The Welsh word Pentref usually means village
or ‘homestead', but in the case of Pentre, Rhondda it refers
to an old farmstead and its buildings which was situated
in the area. This farm was quite substantial in size and
was known as ‘Y Pentref' long before an actual village
grew up in the area with the advent of the mining industry.
In common with the majority of the Rhondda, prior to industrialisation, Pentre
consisted of a number of scattered farms, such as Pentre and Maendy, farmed by
tenant farmers and owned by absentee landlords.
However the increasing need for coal, and the profits
it could bring led inevitably to speculators invading all
parts of the Rhondda Valley. Thus in 1857 Edward Curteis
of Llandaff leased the mineral rights of Tyr-Y-Pentre from
Griffith Llewellyn of Baglan, and immediately afterwards
the Pentre and Church levels were opened. By the beginning
of 1864 shafts had been opened by the ‘Pentre Coal Company'
to the to the deeper steam coal seams and a second pit was
sunk at Pentre Pentre at that time became one of the largest
and most profitable collieries in the Valley. It was at this
time Pentre as an actual village in its own right really
came into being.
By the early 1900's Pentre was a bustling township, and
was seen as the main shopping area for the top end of the
Rhondda Fawr, boasting amongst others six chain stores and
two Co-ops. However with the closure of the Pentre colliery
it was superceded by Treorchy. It also became the centre
of local government in the Rhondda when the Council Offices
were built in Llewellyn Street in 1882. Pentre also boasts ‘The
Cathedral of the Rhondda', St.Peters Church which was consecrated
in 1890, and whose impressive tower dominates the Pentre
landscape
It also boasted, for many years the home of Pentre Breweries,
formed in 1875, the beers from which were served in Public
houses throughout the South Wales Valleys.
In October 1916 a landslide occurred in Pentre that engulfed a number of shops
and a skating rink and threatening the only road link through the Rhondda Fawr,
leading the local council to build a second road between Ton Pentre and Cwmparc.
Below: Cubitt and Llewellyn's Foundry - Established by Griffith Llewellyn of
Baglan and William Cubitt, the building is now the Territorial Drill Hall.

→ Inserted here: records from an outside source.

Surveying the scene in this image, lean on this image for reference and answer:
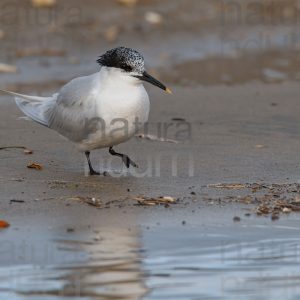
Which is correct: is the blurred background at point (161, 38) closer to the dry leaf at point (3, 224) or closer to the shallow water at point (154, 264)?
the dry leaf at point (3, 224)

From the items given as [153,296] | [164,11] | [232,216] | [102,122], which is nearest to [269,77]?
[164,11]

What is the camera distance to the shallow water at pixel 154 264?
4.50 meters

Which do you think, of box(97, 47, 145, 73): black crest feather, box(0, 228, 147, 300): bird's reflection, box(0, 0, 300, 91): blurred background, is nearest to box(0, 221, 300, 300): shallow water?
box(0, 228, 147, 300): bird's reflection

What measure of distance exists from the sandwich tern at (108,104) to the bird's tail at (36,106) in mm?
239

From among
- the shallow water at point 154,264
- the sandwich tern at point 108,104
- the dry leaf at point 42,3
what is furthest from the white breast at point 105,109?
the dry leaf at point 42,3

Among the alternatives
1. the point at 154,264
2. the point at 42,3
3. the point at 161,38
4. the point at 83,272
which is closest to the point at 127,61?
the point at 154,264

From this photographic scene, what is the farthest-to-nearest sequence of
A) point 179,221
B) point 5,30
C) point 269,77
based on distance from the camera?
1. point 5,30
2. point 269,77
3. point 179,221

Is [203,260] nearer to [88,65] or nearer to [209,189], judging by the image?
[209,189]

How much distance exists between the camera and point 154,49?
11086 mm

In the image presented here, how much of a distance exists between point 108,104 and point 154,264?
6.00 feet

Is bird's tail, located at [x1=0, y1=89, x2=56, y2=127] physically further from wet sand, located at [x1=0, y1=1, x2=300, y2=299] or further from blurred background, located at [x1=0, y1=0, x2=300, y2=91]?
blurred background, located at [x1=0, y1=0, x2=300, y2=91]

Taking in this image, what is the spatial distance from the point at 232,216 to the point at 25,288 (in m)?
1.56

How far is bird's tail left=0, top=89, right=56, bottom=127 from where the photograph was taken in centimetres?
708

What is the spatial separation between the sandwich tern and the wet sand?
0.26 metres
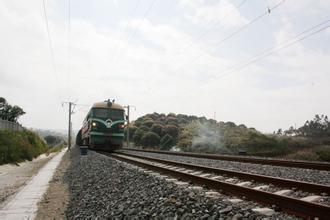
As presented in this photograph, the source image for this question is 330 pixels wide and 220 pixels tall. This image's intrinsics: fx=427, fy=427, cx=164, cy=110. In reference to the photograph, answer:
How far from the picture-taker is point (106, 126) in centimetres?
2861

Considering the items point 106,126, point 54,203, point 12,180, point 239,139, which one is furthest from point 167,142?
point 54,203

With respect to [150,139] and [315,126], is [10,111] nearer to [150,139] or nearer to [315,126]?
[150,139]

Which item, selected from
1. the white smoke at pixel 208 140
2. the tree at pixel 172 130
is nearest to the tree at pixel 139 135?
the tree at pixel 172 130

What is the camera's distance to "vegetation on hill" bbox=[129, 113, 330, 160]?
27.8 m

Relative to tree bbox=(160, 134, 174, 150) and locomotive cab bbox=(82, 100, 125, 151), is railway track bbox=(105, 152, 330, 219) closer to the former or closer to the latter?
locomotive cab bbox=(82, 100, 125, 151)

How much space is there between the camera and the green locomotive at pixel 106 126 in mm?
28359

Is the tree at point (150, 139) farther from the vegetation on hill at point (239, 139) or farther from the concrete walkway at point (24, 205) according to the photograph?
the concrete walkway at point (24, 205)

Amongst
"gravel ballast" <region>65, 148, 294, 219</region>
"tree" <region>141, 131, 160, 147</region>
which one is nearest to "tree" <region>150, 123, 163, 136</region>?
"tree" <region>141, 131, 160, 147</region>

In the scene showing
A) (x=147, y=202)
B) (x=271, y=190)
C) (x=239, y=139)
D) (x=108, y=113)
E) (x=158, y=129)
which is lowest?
(x=147, y=202)

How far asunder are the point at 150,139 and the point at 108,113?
24.2 m

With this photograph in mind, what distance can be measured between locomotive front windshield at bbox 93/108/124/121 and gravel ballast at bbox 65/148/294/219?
16446mm

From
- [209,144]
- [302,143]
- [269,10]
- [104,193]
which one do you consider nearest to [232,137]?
[209,144]

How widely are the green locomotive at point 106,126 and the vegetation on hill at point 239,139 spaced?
8.37 metres

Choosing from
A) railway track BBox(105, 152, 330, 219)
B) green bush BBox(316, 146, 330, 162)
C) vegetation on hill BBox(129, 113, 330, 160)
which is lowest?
railway track BBox(105, 152, 330, 219)
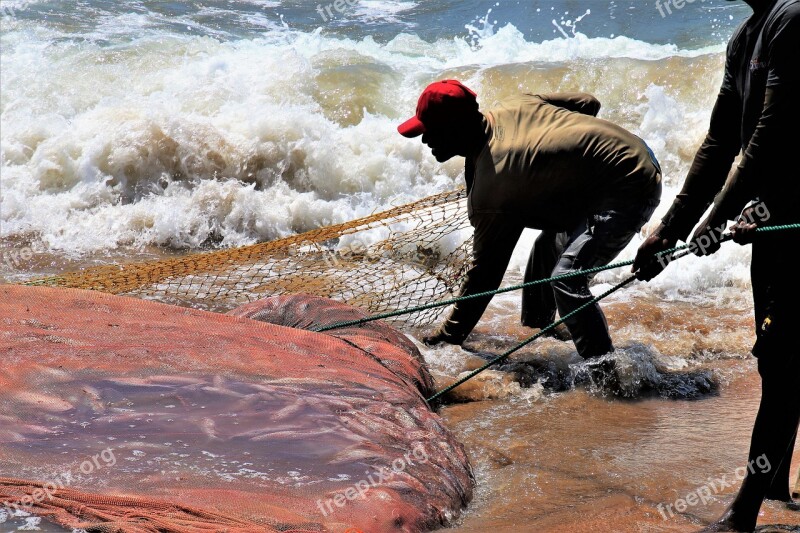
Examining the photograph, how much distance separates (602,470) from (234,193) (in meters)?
6.46

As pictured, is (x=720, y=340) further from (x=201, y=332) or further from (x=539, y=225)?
(x=201, y=332)

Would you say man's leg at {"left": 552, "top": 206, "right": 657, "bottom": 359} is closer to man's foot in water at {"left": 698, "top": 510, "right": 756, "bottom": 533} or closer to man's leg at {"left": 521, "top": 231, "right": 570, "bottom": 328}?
man's leg at {"left": 521, "top": 231, "right": 570, "bottom": 328}

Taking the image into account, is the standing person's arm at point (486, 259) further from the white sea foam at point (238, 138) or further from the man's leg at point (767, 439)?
the white sea foam at point (238, 138)

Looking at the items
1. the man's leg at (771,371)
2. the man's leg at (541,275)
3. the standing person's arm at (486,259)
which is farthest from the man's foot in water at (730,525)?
the man's leg at (541,275)

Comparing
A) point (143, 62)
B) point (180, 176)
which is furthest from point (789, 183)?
point (143, 62)

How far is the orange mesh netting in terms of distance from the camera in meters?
2.40

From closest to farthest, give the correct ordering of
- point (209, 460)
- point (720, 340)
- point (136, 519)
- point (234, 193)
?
point (136, 519) < point (209, 460) < point (720, 340) < point (234, 193)

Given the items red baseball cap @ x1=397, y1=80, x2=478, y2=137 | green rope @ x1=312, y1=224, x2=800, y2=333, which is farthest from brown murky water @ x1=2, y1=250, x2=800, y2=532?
red baseball cap @ x1=397, y1=80, x2=478, y2=137

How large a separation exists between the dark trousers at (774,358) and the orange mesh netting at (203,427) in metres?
1.00

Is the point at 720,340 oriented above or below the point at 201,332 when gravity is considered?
below

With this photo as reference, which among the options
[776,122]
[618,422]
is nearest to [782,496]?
[618,422]

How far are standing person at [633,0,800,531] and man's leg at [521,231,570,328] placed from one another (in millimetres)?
1970

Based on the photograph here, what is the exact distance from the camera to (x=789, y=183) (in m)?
2.80

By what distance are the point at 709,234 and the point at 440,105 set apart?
186cm
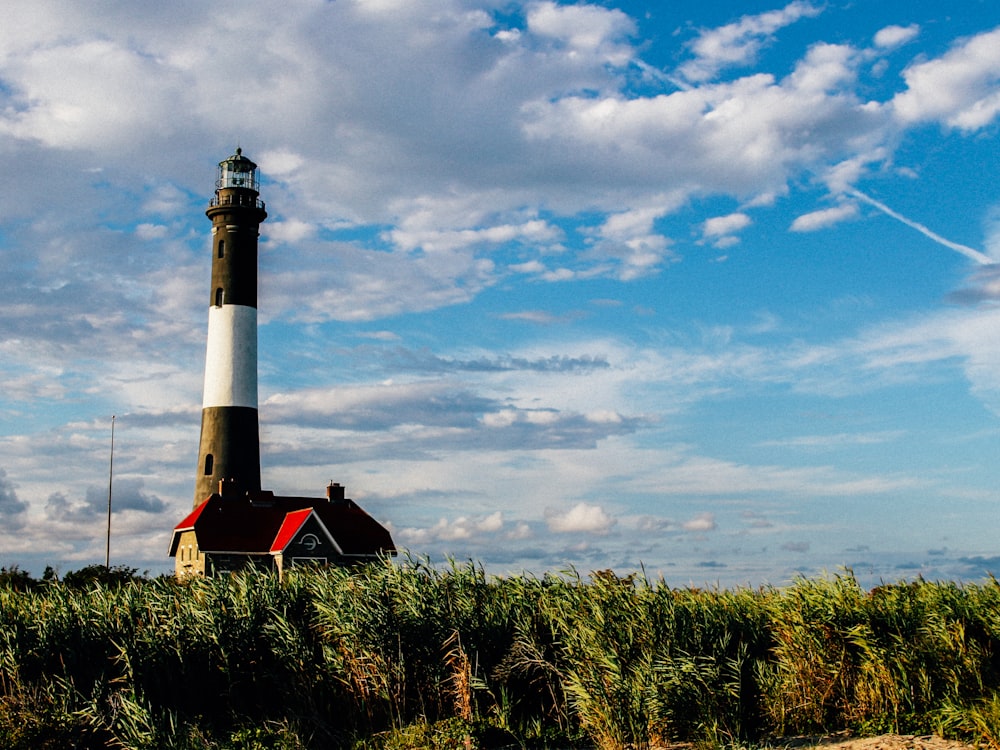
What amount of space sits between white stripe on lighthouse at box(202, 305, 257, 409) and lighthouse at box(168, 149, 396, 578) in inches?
1.7

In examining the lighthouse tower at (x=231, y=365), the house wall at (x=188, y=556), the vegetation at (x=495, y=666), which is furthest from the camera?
the lighthouse tower at (x=231, y=365)

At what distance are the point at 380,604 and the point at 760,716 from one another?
602cm

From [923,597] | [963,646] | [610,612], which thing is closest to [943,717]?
[963,646]

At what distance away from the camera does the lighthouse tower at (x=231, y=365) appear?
4384 centimetres

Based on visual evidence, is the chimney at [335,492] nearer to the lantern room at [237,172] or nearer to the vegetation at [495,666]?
the lantern room at [237,172]

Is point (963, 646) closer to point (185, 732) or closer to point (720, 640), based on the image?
point (720, 640)

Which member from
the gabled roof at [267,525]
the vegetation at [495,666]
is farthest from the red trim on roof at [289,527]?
the vegetation at [495,666]

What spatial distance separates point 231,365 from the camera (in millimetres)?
44188

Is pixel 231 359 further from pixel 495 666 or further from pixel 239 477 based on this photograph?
pixel 495 666

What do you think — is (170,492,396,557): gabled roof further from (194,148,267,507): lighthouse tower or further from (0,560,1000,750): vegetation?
(0,560,1000,750): vegetation

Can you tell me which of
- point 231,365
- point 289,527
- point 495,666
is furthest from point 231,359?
point 495,666

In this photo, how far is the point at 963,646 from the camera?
15.7 meters

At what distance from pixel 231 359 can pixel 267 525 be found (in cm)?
724

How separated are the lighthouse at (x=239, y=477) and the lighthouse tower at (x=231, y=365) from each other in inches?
1.7
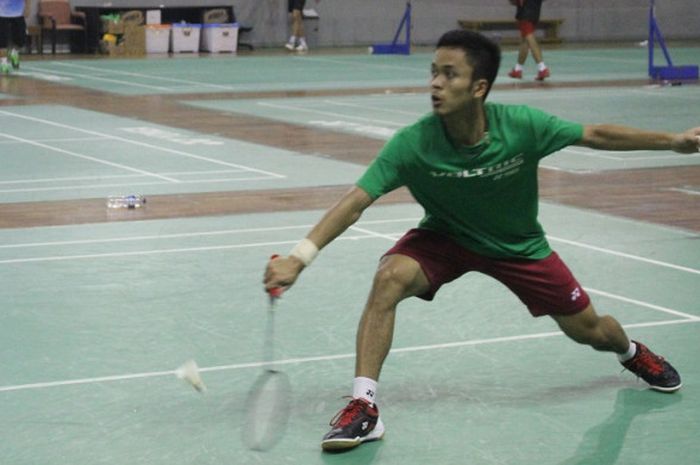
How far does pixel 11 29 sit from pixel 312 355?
19756mm

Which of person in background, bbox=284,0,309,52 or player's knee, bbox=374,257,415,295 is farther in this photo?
person in background, bbox=284,0,309,52

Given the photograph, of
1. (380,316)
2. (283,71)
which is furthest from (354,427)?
(283,71)

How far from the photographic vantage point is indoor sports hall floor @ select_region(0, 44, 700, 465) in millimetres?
6020

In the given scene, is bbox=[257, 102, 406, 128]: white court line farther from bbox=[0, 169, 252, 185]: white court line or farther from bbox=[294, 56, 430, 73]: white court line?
bbox=[294, 56, 430, 73]: white court line

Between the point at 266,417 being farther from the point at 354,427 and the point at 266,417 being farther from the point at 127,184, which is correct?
the point at 127,184

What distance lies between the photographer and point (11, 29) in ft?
84.4

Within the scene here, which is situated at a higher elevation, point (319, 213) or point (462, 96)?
point (462, 96)

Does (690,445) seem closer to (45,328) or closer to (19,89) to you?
(45,328)

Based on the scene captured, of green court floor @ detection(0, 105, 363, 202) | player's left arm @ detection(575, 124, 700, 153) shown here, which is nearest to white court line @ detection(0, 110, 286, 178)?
green court floor @ detection(0, 105, 363, 202)

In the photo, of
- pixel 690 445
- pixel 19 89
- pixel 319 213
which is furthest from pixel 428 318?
pixel 19 89

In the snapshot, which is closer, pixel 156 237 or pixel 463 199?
pixel 463 199

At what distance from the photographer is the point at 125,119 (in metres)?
18.7

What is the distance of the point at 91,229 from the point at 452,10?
90.3 ft

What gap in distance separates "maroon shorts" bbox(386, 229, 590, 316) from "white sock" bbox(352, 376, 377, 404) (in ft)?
1.55
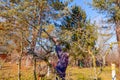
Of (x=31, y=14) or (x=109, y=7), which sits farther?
(x=109, y=7)

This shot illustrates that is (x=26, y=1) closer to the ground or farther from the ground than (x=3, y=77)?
farther from the ground

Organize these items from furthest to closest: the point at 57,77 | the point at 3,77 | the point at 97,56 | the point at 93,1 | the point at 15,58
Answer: the point at 93,1 < the point at 3,77 < the point at 15,58 < the point at 97,56 < the point at 57,77

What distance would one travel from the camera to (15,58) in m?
10.7

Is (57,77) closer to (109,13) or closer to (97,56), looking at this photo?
(97,56)

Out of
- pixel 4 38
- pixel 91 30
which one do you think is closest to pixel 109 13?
pixel 4 38

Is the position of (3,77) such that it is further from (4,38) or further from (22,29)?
(22,29)

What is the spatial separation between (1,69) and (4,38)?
304cm

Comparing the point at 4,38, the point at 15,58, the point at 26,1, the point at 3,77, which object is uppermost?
the point at 26,1

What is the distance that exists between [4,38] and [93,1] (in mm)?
5406

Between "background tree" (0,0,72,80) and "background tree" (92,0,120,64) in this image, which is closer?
"background tree" (0,0,72,80)

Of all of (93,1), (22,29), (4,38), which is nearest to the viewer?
(22,29)

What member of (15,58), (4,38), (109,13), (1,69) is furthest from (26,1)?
(109,13)

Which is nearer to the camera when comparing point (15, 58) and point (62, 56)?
point (62, 56)

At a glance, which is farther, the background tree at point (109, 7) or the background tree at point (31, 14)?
the background tree at point (109, 7)
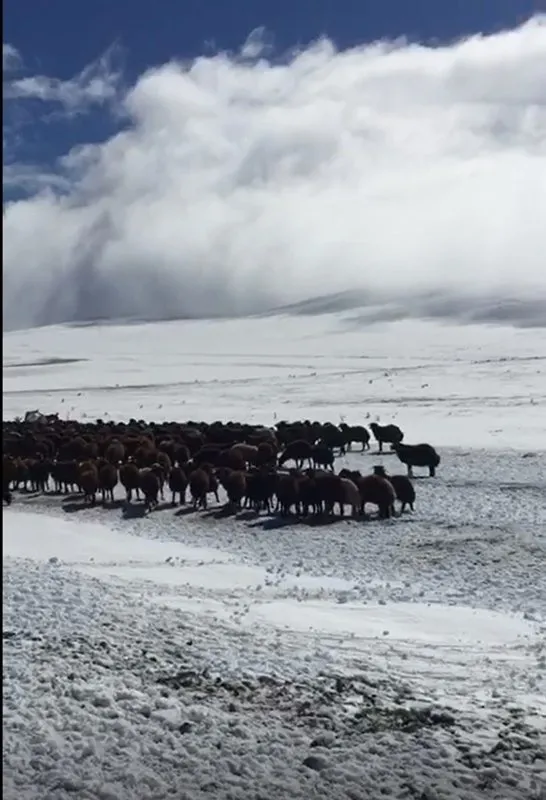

Apart from the mines a major enterprise within Pentre
was the Rhondda Engine Works run by Messrs. Llewelyn and
Cubitt Ltd. a firm of engineers, iron and brass founders.
This firm for half a century supplied some of the best-designed
and most reliable colliery equipment to mining concerns throughout
South Wales. Griffith Llewellyn of Baglan, who owned large
areas of land in the Rhondda, and William Cubitt of London,
began the enterprise in 1874. Their workshops consisted of
an engine-house, iron and brass foundry, boiler shop and
a smithy, and were erected on a portion of the Baglan Estate
a quarter of a mile from the Taff Vale Railway station.
At the turn of the century over 100 expert craftsmen were employed at these
works. Before its dismantling in 1915 most of the Rhondda Collieries opened
in the previous forty years had been supplied with steel pithead frames, pit
cages and many of the other essential equipment associated with the mining industry
from the firm of Llewelyn and Cubitt.